### [Text block]
==========
The physics of financial networks to interpret crises and green transition

Professor Caldarelli and Professor Battiston

Modelling the financial system as a network is a precondition to understanding and managing challenges of great relevance for society, including the containment of financial crises and the transition to a low-carbon economy. 

Financial Networks is the scientific discipline that deals with these issues. An article published in the scientific journal Nature Review Physics, carries out the first comprehensive review of this exciting interdisciplinary field. By covering over 250 studies across domains, the paper is also a call for researchers in all scientific disciplines to consider the insights from the financial network models, because of their implications for citizens, public agencies and governments. 

The study was coordinated by Professor Guido Caldarelli from Ca’ Foscari University of Venice. It is an interdisciplinary collaboration involving Professor Stefano Battiston from the Ca’ Foscari’s Department of Economics and six researchers from other international academic institutions. Notably, it is also a collaboration with the Bank of England, with the senior researcher Marco Bardoscia featuring as first author.

“Traditional economic models describe the financial system either as a macroeconomic aggregate or, in contrast, as a collection of microeconomic actors in isolation,” Stefano Battiston, co-author and professor of Economic Policy at the Department of Economics of Ca’ Foscari University of Venice, explains. “Both approaches do not take into account interconnectedness: financial actors are connected (directly and indirectly) via contracts, markets and institutions. As a result, traditional approaches are not well-equipped to describe theose phenomena that emerge at the intermediate scale, because of interconnectedness. These include, in particular, the propagation of risk along a chain of contracts (financial contagion), as well as the collective behaviour of investors when they stamped to get rid of assets suddenly deemed as more risky than expected (fire-sales).”

The discipline of financial networks has thus filled important scientific gaps. The importance of financial networks is widely recognised today. Many central banks use network models to carry out stress-tests. The highest financial authorities both in the US and in the EU follow macroprudential policies that recognise the key role of the interconnectedness of the financial system. Indeed, network effects played a key role in the 2007-2008 financial crisis, with an impact persisting for a decade, and they played a role also in the Covid crisis. 

“There is something fascinating and special about the field of financial networks,” Guido Caldarelli, co-author of the study and professor of Physics at the Department of Molecular Sciences and Nanosystems of Ca’ Foscari, adds. “Questions that pertain to finance and economics are addressed by modelling financial actors as nodes and financial contracts as links in a network. For instance, the question of how to preserve the stability of the financial system is addressed by looking at the interplay between the network structure (i.e. the topology), the characteristics of individual nodes (the balance sheets) and the dynamic process on the nodes (the propagation of financial losses).”
==========
### [Records from a data source]

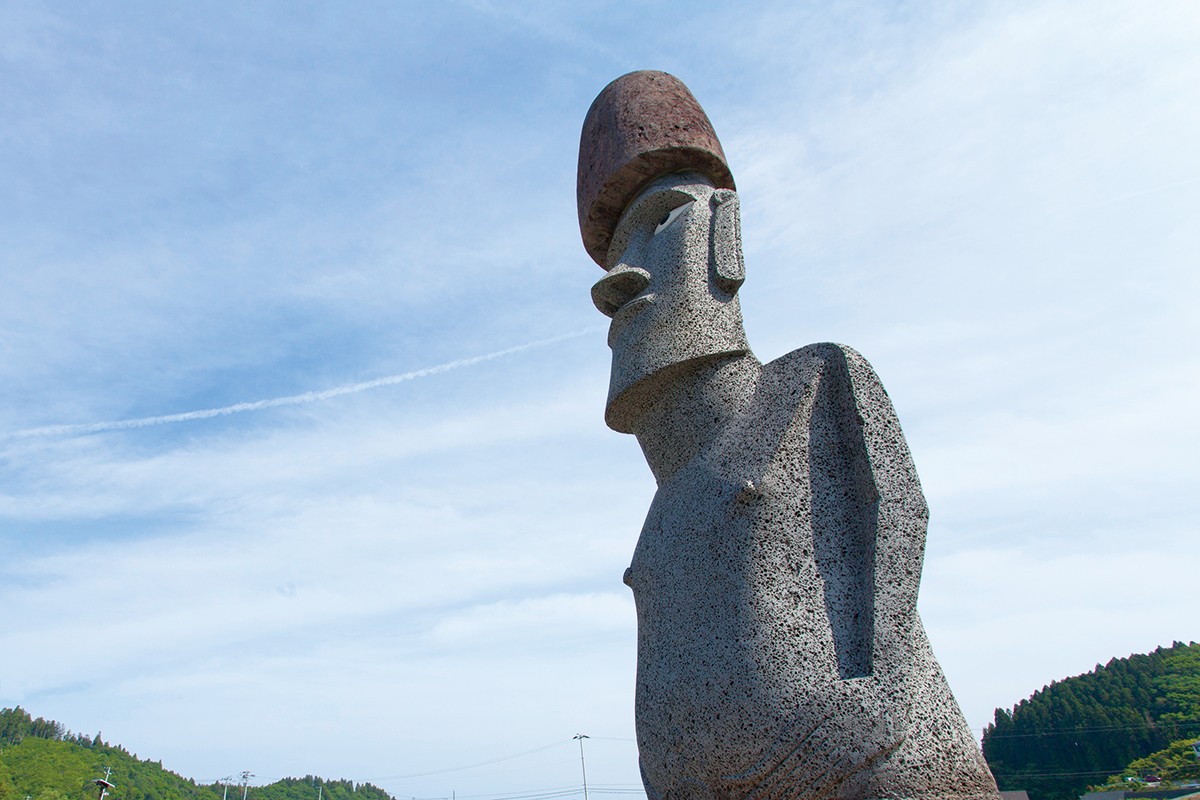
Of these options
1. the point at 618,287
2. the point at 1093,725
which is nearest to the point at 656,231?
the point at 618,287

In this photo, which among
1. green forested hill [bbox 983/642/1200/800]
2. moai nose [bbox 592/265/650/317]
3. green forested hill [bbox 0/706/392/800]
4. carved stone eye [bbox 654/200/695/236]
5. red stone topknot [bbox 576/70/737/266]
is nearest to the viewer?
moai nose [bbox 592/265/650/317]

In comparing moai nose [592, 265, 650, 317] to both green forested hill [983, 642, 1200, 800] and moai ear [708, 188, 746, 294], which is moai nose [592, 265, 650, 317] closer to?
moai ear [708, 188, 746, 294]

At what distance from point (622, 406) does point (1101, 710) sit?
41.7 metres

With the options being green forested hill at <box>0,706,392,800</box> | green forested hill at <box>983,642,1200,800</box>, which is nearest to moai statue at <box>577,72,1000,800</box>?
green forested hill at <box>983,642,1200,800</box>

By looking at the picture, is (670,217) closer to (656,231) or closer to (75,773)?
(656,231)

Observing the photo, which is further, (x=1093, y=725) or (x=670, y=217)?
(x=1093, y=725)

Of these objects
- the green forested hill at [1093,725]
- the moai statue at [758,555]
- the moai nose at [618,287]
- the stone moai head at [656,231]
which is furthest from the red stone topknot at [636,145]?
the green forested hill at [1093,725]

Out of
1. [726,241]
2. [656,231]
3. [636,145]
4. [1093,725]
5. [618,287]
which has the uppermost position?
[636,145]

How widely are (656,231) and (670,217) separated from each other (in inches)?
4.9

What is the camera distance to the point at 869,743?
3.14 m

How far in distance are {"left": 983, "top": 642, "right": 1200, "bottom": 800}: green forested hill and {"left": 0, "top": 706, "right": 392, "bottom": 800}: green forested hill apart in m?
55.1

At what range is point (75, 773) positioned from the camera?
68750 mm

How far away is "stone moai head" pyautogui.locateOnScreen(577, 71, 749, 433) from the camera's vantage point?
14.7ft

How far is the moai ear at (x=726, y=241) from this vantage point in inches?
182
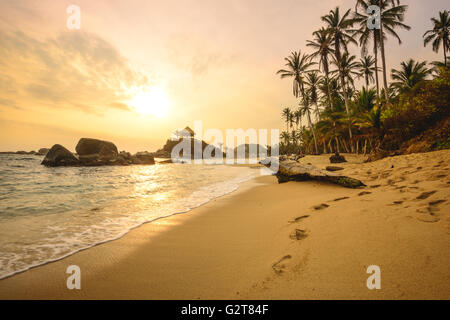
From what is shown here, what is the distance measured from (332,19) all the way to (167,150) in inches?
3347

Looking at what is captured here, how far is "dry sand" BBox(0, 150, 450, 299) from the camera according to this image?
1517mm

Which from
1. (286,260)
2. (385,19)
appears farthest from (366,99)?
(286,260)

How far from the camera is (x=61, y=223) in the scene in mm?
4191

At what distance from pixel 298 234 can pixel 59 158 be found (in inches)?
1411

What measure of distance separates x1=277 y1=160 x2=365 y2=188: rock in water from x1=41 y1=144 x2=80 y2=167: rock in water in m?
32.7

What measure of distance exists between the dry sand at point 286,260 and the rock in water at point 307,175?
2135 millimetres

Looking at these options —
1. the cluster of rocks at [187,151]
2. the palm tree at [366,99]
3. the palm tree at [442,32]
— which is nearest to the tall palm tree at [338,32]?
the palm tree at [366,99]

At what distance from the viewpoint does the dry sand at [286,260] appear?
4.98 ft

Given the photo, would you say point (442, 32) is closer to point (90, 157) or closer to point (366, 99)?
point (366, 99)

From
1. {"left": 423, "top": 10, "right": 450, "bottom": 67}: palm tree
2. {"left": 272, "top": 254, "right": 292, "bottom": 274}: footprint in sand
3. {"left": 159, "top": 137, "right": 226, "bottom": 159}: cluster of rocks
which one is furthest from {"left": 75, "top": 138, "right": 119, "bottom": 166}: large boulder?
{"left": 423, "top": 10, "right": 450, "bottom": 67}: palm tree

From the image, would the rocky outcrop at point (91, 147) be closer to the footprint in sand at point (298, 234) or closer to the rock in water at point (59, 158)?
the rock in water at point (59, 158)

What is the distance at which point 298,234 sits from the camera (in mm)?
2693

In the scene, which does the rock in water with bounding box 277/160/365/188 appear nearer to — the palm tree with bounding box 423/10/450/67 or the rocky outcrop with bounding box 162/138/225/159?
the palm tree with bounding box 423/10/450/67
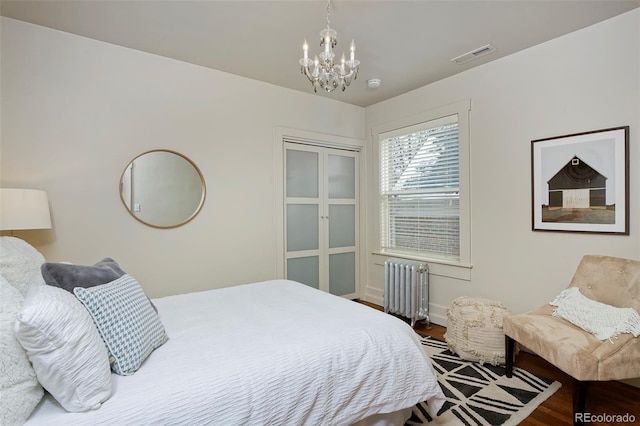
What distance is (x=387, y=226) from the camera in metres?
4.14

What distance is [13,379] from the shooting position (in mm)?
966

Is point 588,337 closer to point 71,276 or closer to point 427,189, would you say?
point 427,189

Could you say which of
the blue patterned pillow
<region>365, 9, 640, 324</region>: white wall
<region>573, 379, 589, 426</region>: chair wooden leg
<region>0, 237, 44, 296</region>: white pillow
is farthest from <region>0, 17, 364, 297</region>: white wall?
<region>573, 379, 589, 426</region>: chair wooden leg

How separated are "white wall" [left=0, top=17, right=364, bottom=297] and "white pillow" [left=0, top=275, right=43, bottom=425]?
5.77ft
==========
### [Your tasks]
1. Repeat the part of the article on financial networks from "Modelling the financial" to "a low-carbon economy.".
2. Carry on the article on financial networks from the point where it stops.
The records have no connection to the article on financial networks.

### [Results for the exercise]
1.
Modelling the financial system as a network is a precondition to understanding and managing challenges of great relevance for society, including the containment of financial crises and the transition to a low-carbon economy.

2.
This approach owes a great deal to the field of statistical physics which has been historically devoted to the challenge of explaining the emergence of macroscopic behaviour of a system from the microscopic properties of the individual entities. However, in financial networks, there are additional distinct features that raise the stakes of the challenge. The entities of the system are not particles, but agents that form expectations about the future evolution of the network and even about the policy maker’s attempt to regulate the system. This leads to new scientific questions in terms of the mathematical equations that can describe such reflexivity. 

“In the near future, Financial Networks will address several exciting scientific challenges,” Guido Caldarelli foresees. “For example, modern financial systems are composed of multiple interacting networks because of agents acting on multiple markets with different instruments. Further, modelling the financial system poses big data issues as transactions generate Terabytes of information every day. Moreover, the interaction of the financial system with the real economy is a feedback loop and still not well-understood.” 

One avenue of research of particular interest for Ca’ Foscari’s researchers is the application of financial networks in the area of sustainable finance. This area is relevant to the European policy context because the European Union has set the goal to become carbon-neutral by 2050. The transition to a carbon-neutral economy will avoid the most adverse impact of global warming on current and future generations. 

The topic is particularly relevant for Italy because it relates to the recovery from the pandemic and future competitiveness. Indeed, an early and well-managed transition brings opportunities. In contrast, an ill-managed transition (for example, firstly delayed and then occurring in a sudden way) would involve higher systemic risks. In fact, financial institutions have large exposures to economic activities that are affected by climate policies. Therefore, financial network models are key to understanding how to facilitate the transition and mitigate climate-related financial risks.

In addition, the article demonstrates the relevance of financial networks not only for research but also for practitioners in financial authorities and in the industry. “Today, having competences in Financial Networks gives a competitive advantage to prospective students graduating both at a Master’s and PhD level.” professor Battiston adds. “Courses in this field will enrich the curricula of study not only in physics but also in economics and finance. This could apply also to future executive education programmes.”